Assignment =
Below are records with pictures. Transcribe exactly, and only, the lines from the line with "Ernest Holmes Quotes: Believe" to the line with "Le misanthrope, comedie, with", both ends included, but not the pictures.

Listed entries =
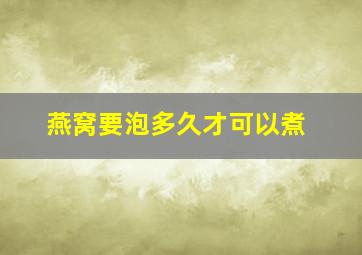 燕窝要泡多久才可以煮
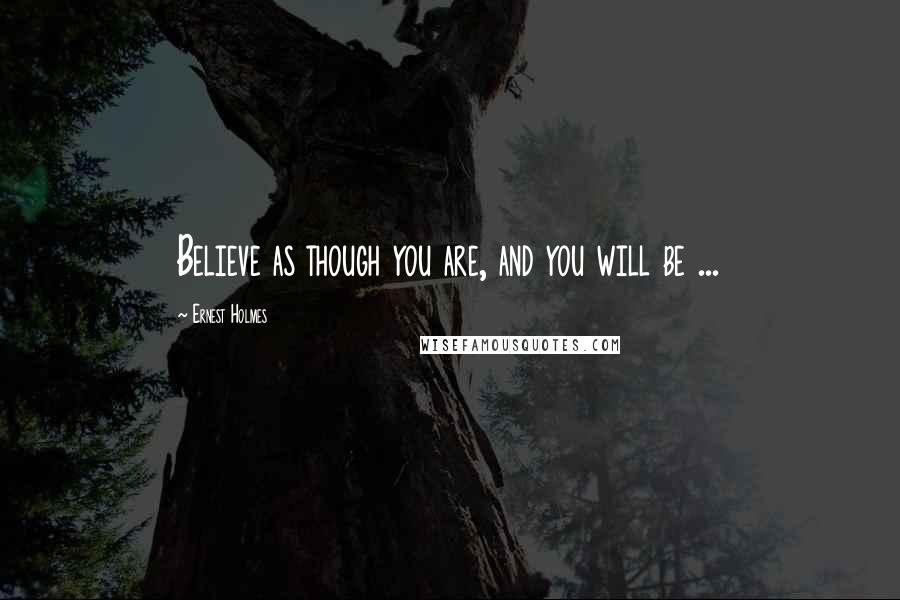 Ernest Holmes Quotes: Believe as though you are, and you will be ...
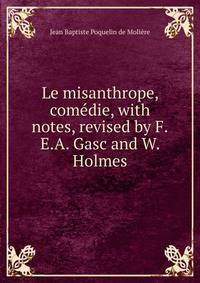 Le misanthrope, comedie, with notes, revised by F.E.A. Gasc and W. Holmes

---

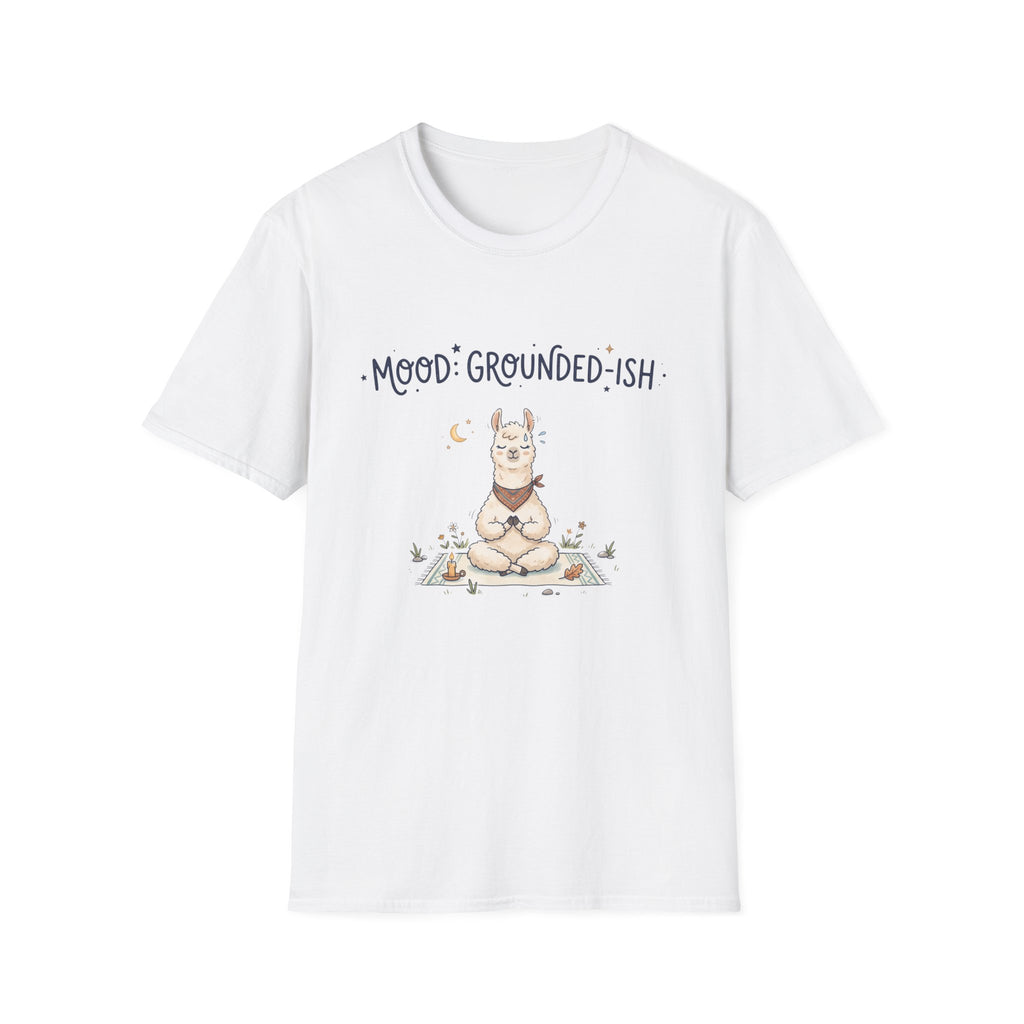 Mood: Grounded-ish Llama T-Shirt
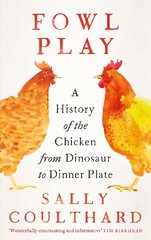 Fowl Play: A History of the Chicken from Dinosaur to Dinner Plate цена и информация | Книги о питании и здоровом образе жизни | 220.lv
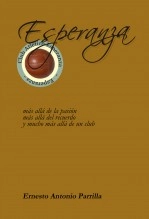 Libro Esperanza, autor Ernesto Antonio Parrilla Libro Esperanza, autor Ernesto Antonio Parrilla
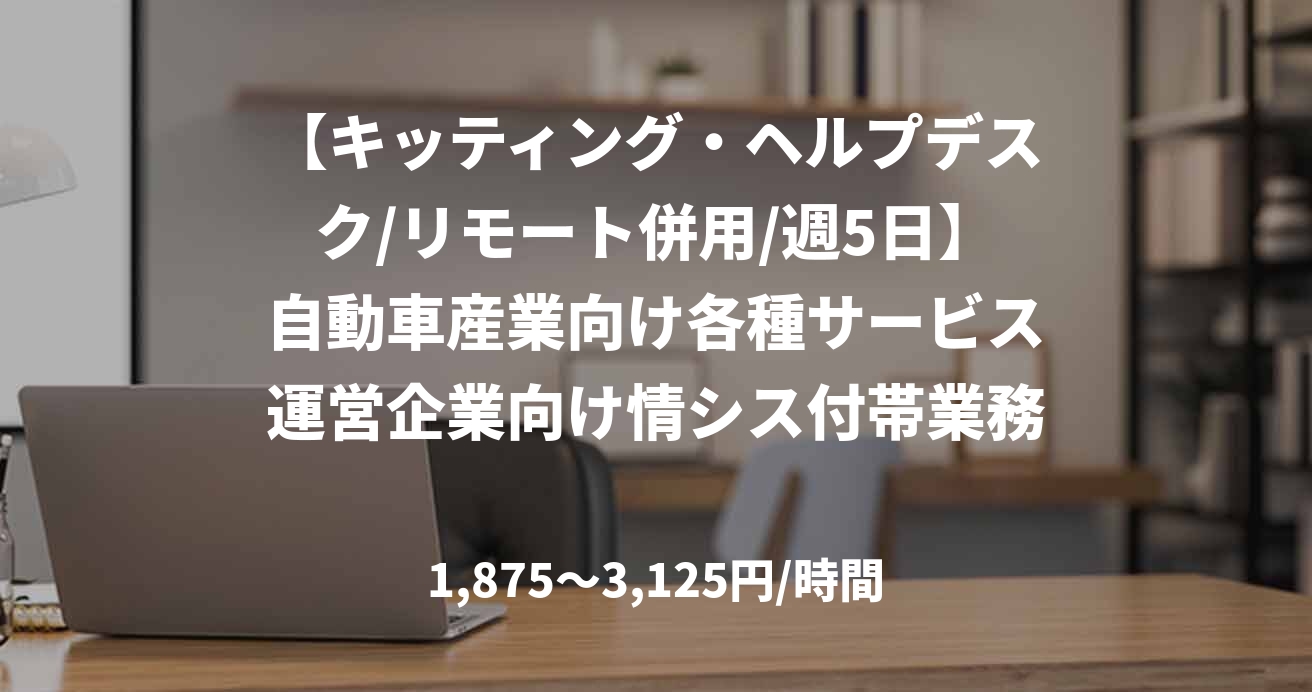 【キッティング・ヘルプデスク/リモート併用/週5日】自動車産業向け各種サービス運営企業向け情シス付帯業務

Written solution =
 Ernest Holmes Quotes: Believe as though you are, and you will be ...
 Le misanthrope, comedie, with notes, revised by F.E.A. Gasc and W. Holmes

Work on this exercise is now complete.